Tuesday, April 22, 2014

Homeschool and the Extrovert (or Introverted) Child

If you've been around the homeschool block before you have undoubtedly heard the notion from naysayers and concerned parents that homeschooling is most likely not ideal for the extroverted child. While at first glance this seems quite logical I'd like to unpack that assumption and dissect it a bit...


~ Is the school at home detrimental or less than ideal for the extroverted "social" child?

~ Are traditional model schools generally better learning environments for extroverted children because of the social opportunities?

~ And... what about the introverted or "quiet" child... what is the best learning environment for them?


First and foremost, I believe extro/introversion should have very little consideration on the method of schooling provided for a child. Crazy, I know.

Why?
Well ... either an environment is fit for learning or it isn't.
A method of education either produces the opportunity to learn, grow and mature for a child as a whole person.. or it does not.

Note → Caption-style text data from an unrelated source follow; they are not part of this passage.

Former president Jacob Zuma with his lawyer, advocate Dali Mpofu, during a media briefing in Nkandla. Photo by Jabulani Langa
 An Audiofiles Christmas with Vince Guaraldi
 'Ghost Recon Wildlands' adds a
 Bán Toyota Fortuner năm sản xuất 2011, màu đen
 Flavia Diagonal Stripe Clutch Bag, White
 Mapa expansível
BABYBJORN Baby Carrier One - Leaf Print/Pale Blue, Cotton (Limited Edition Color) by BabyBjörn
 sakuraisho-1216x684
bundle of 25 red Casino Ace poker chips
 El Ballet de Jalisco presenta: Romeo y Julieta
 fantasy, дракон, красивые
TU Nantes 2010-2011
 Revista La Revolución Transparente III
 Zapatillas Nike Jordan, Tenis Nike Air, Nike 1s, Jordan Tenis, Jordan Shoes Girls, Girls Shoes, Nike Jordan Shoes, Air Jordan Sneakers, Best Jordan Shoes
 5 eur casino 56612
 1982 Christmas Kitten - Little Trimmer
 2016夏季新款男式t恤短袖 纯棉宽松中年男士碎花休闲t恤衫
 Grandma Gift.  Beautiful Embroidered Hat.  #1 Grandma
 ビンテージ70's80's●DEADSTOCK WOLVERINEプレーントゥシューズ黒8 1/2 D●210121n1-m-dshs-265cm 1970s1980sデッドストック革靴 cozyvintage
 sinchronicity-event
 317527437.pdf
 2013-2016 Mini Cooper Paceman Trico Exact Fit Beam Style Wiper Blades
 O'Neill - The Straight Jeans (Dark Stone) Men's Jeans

That said, I feel both traditional schools and homeschool have equal, but not same, abilities to give an extroverted or introverted child a well-rounded education, both socially and academically.

If you don't "buy" this thought you can probably stop reading now... from here on out we'll unpack the unique aspects of educating both extroverted and introverted children and their unique needs and how to make the school at home a beneficial environment for both learning types.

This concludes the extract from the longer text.